If negotiating GPU contracts now: demand pricing at least 10-20% below market average if a provider’s MFU benchmarks below reference numbers (e.g., GCP a3-mega was 10-20% worse than average for Llama 70B).
Use the published TCO numbers ($1.42/hr/GPU H100 baseline, GB200 NVL72 ~1.6x TCO/GPU) as negotiation anchors.
Plan training budgets assuming 34-57% throughput improvement from software alone over the first year of a new architecture — don’t overpay for raw hardware expecting static performance.
For LLM training project planning: benchmark your specific model at your target cluster size. MFU scales differently for dense vs. MoE, small vs. large models, and FP8 vs. BF16.

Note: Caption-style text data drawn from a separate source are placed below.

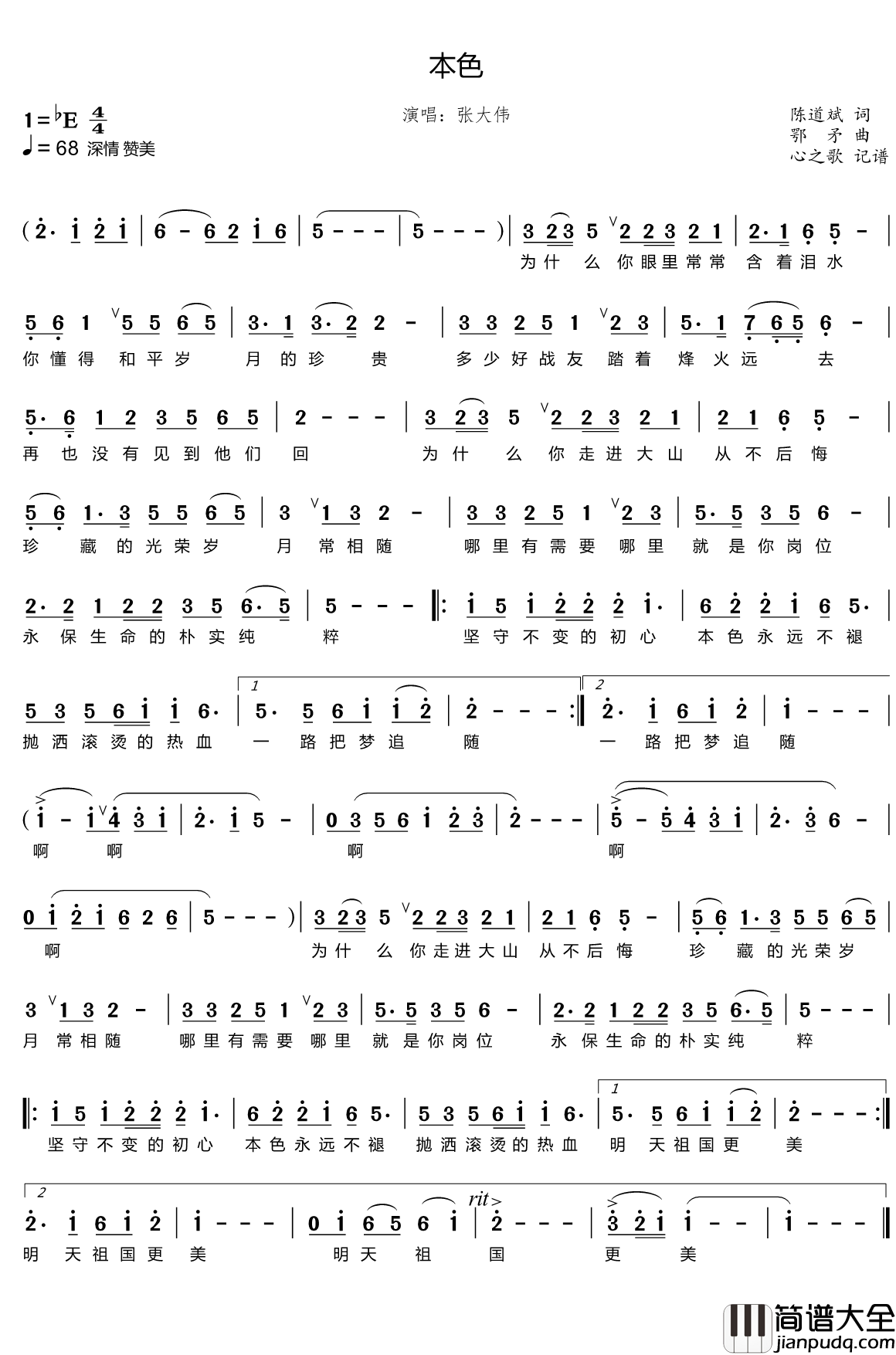 本色简谱(歌词)_张大伟演唱__心之歌曲谱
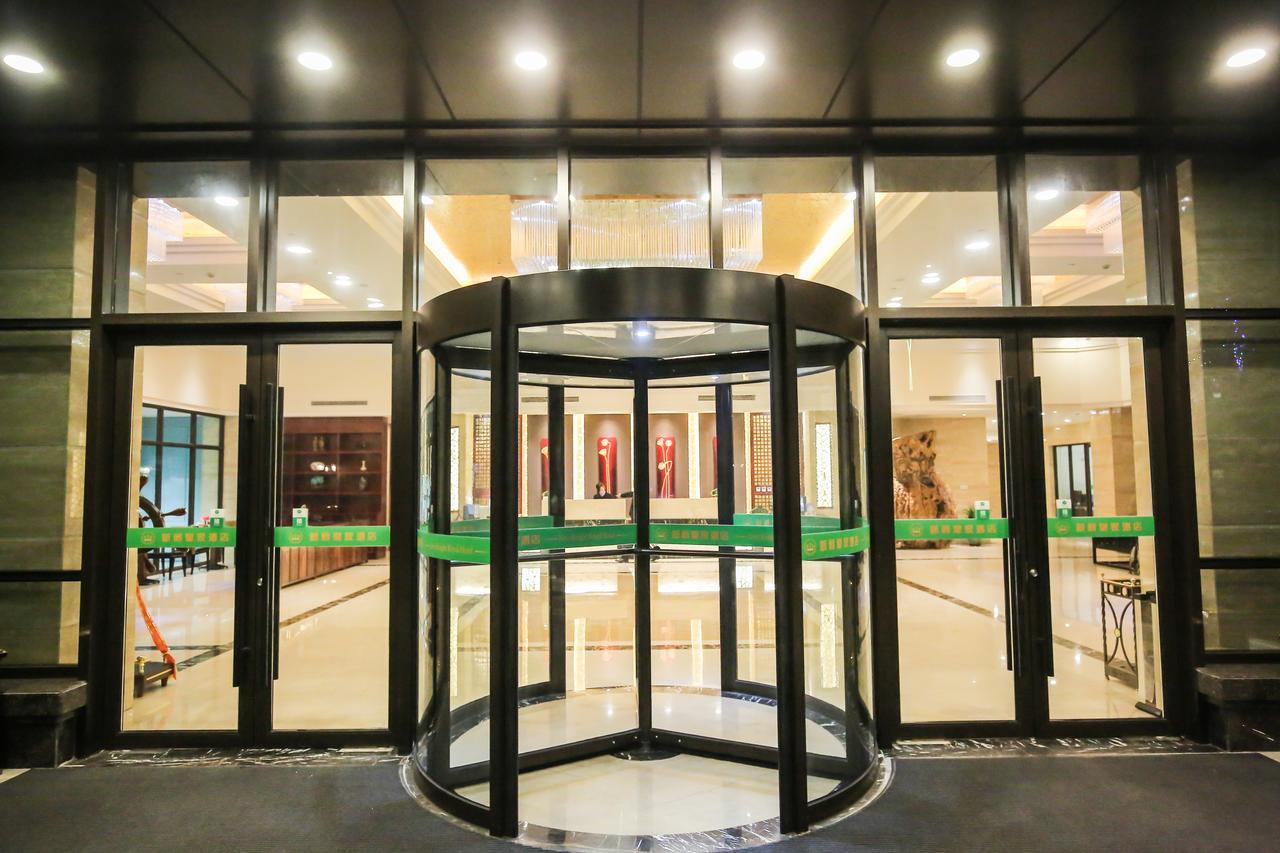 Hotel Xin Jue Jiayi Airport And International *
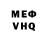 КЕТАМИН VHQ Irina KIrina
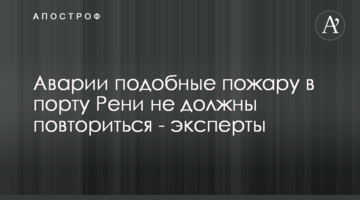 Аварии подобные пожару в порту Рени не должны повториться - эксперты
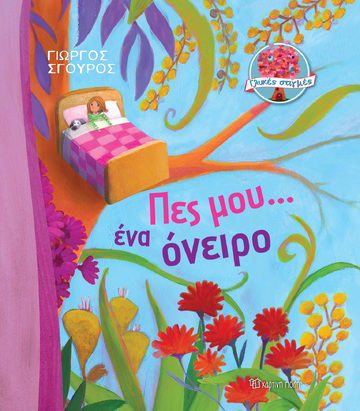 ΠΕΣ ΜΟΥ ΕΝΑ ΟΝΕΙΡΟ (ΣΓΟΥΡΟΣ) (ΣΕΙΡΑ ΓΛΥΚΕΣ ΣΤΙΓΜΕΣ 2) (ΕΤΒ 2022)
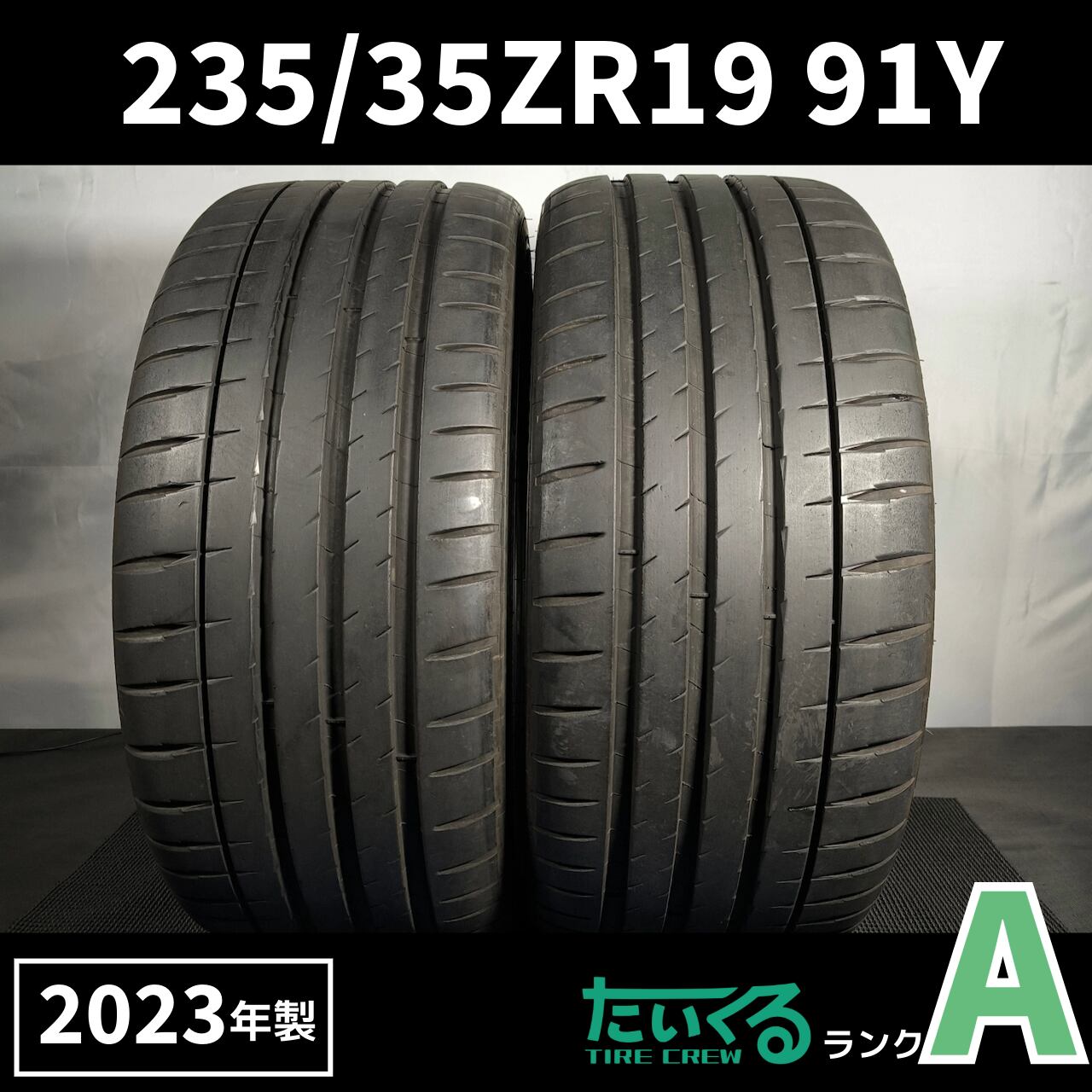 2本セット 235/35R19 2023年製造 新品サマータイヤ KENDA KR20 送料 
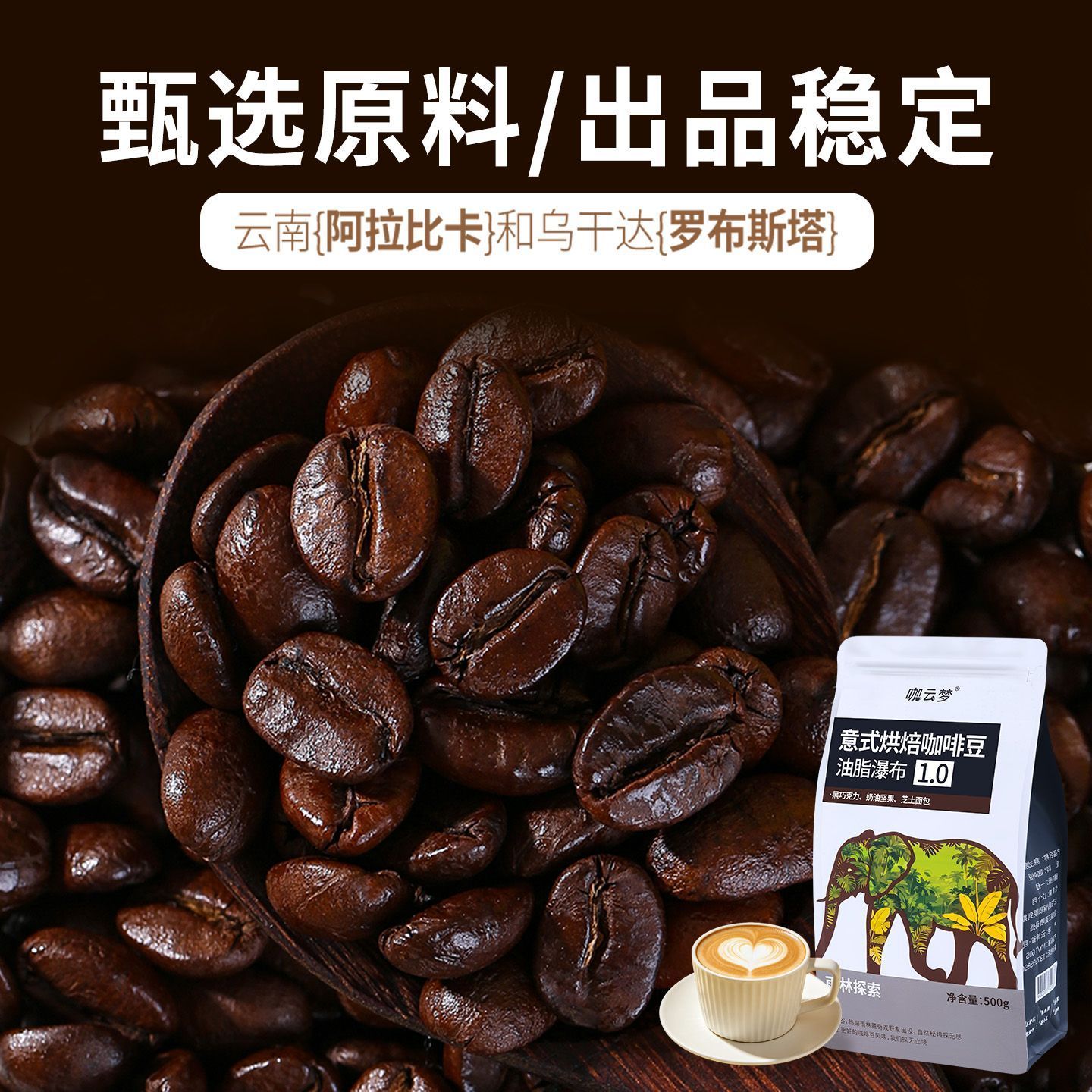 意式咖啡豆云南阿拉比卡商用咖啡豆美式手冲批发餐饮奶茶店奶咖 图 5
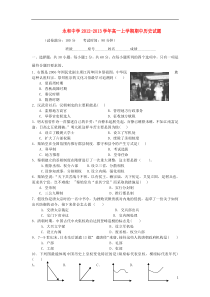 福建省晋江市永和中学2012-2013学年高一历史上学期期中考试试题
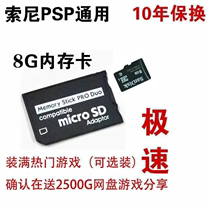 Apply Sony psp2000 Memory stick psp1000 psp3000 Memory Card Storage Card Game Card Universal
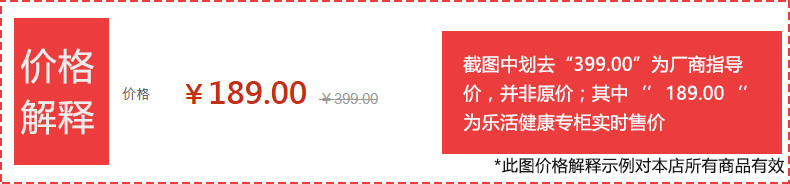 飞科（FLYCO）FH6218专业电吹风1800W大功率 家用静音负离子吹风筒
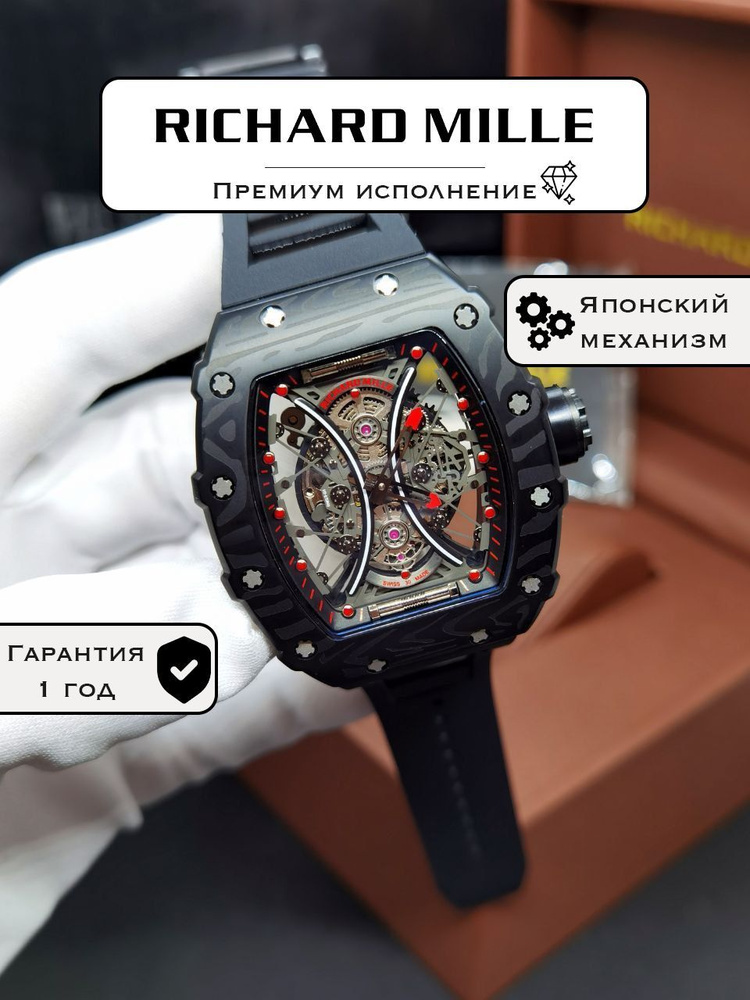 Механические премиальные часы Richard Mille RM35-02 #1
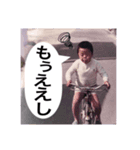 八坂さん（個別スタンプ：8）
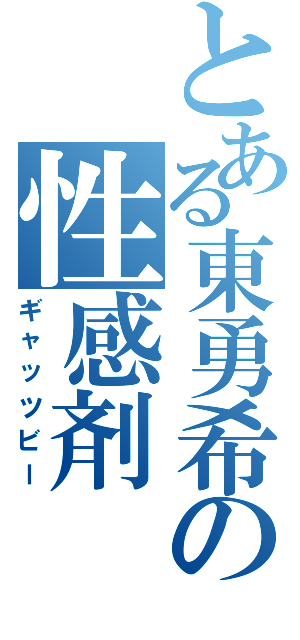 とある東勇希の性感剤（ギャッツビー）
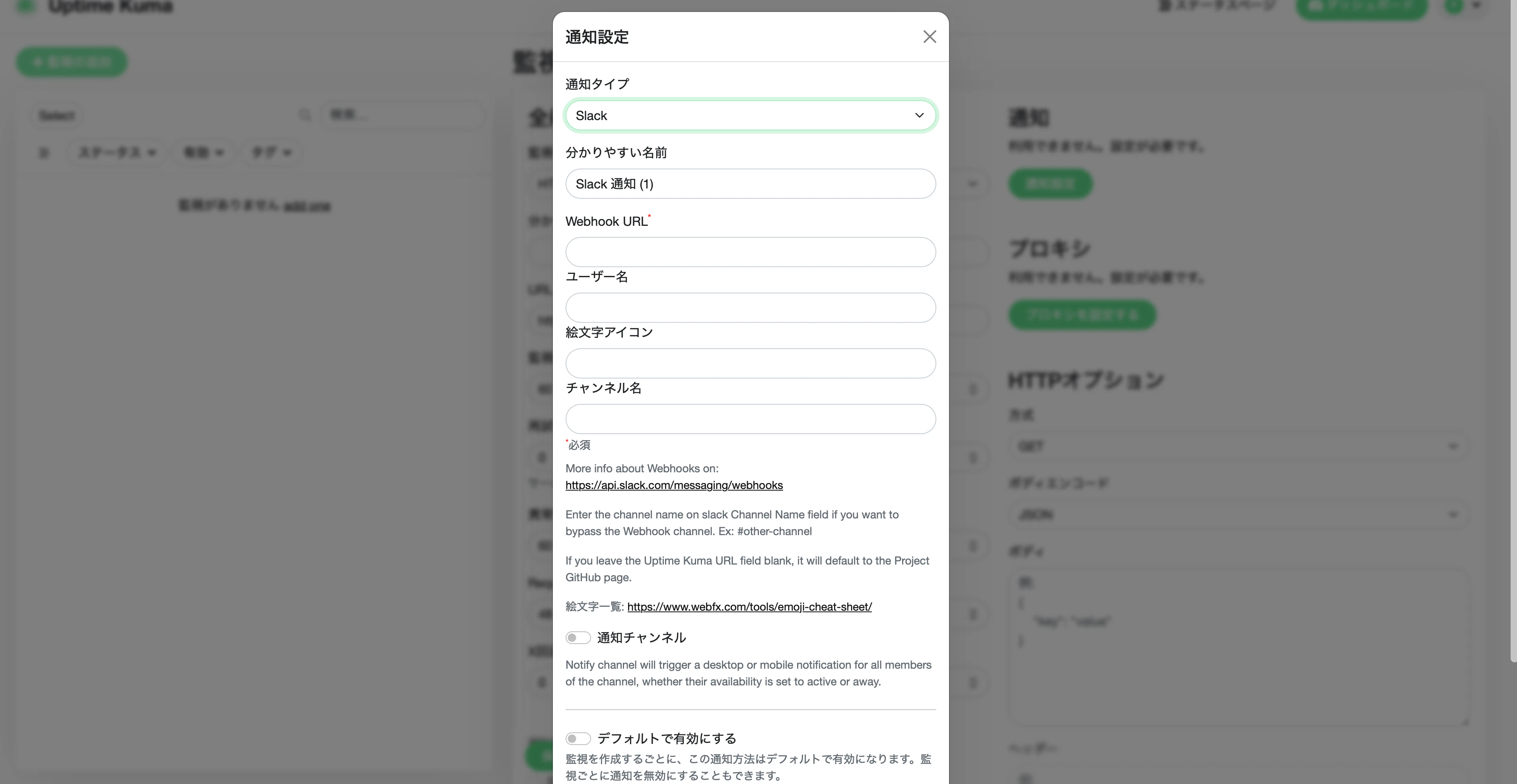 スクリーンショット 2024-10-24 13.53.47.png
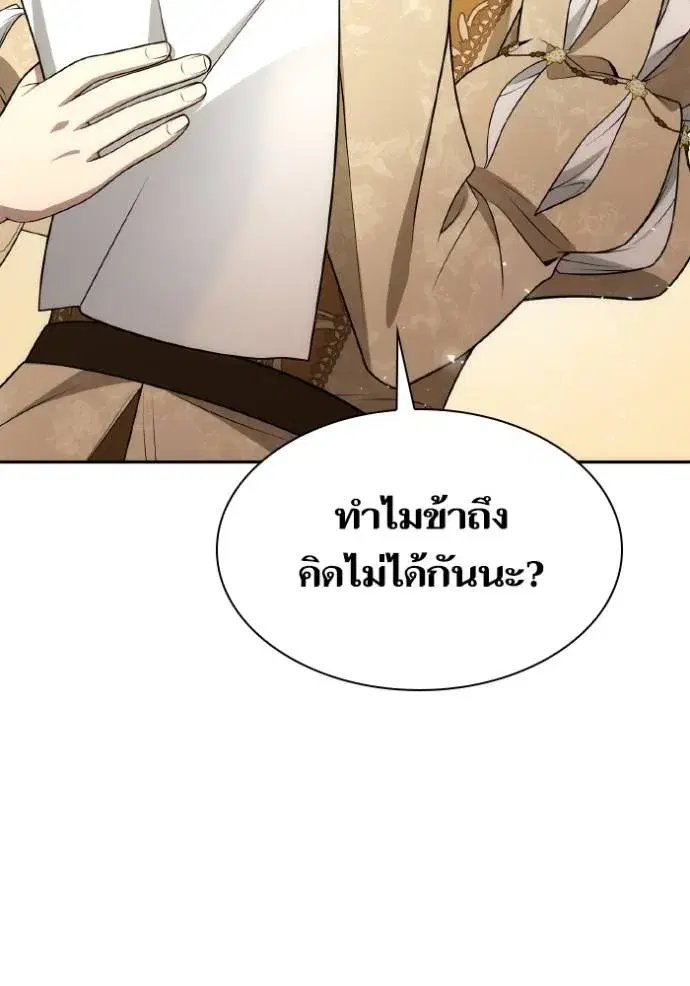 I Am the Queen in This Life ตอนที่ 133 หน้า 73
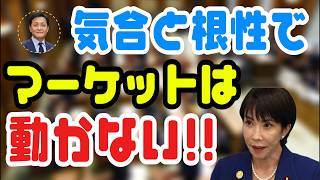 【皇室の未来】【高市総理×国民・玉木雄一郎代表】「気合と根性だけでマーケットは動かない」消費税減税や皇室典範など重要法案残る中で…党首討論で交わされた論戦【全文掲載】
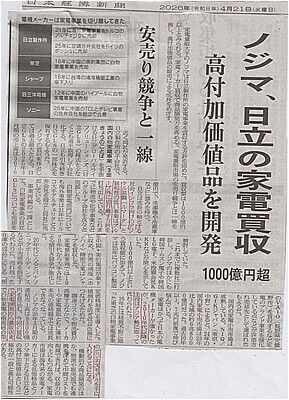 s-日本の家電メーカーの凋落 001
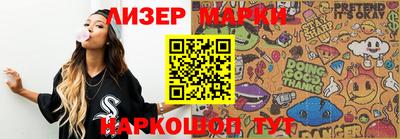 экстази Тулун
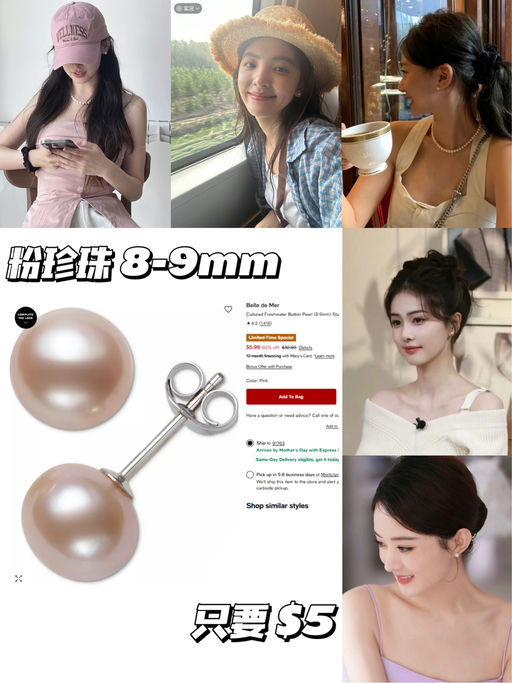 【夺少？】【珍珠耳钉 $5】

5) Delta vs prior episodes

(first episode from this channel)

6) Red flags

The article is self-serving: SemiAnalysis sells a ClusterMAX rating system, a Datacenter Industry Model, and Core Research subscriptions. The benchmarking methodology section is framed as a public good while being a product pitch.
The three “recommendations to NVIDIA” are presented as neutral analysis but position SemiAnalysis as an industry arbiter with standing to demand transparency from NVIDIA — a notable presumption.
The comparison of Llama 3 405B ($29M) to DeepSeek ($5M) ignores that DeepSeek’s $5M figure is widely doubted and likely excludes substantial R&D compute. The article doesn’t caveat this.
No independent verification of GB200 NVL72 reliability claims — all sourced from unnamed “operators” at CSPs and frontier labs. These could be competitors with incentives to downplay Blackwell readiness.

7) Open questions

Will GB200 NVL72 reliability improve enough for frontier training by end of 2025 as claimed, or is the copper backplane a dead-end architecture?
What is the actual MFU degradation curve beyond 2,048 GPUs? The article hints at further drops but doesn’t benchmark at 16k+ GPU scales where frontier training actually happens.
How does the cost comparison shift when factoring in the engineering time lost to GB200 debugging and reliability workarounds — the article acknowledges this exists but doesn’t quantify it.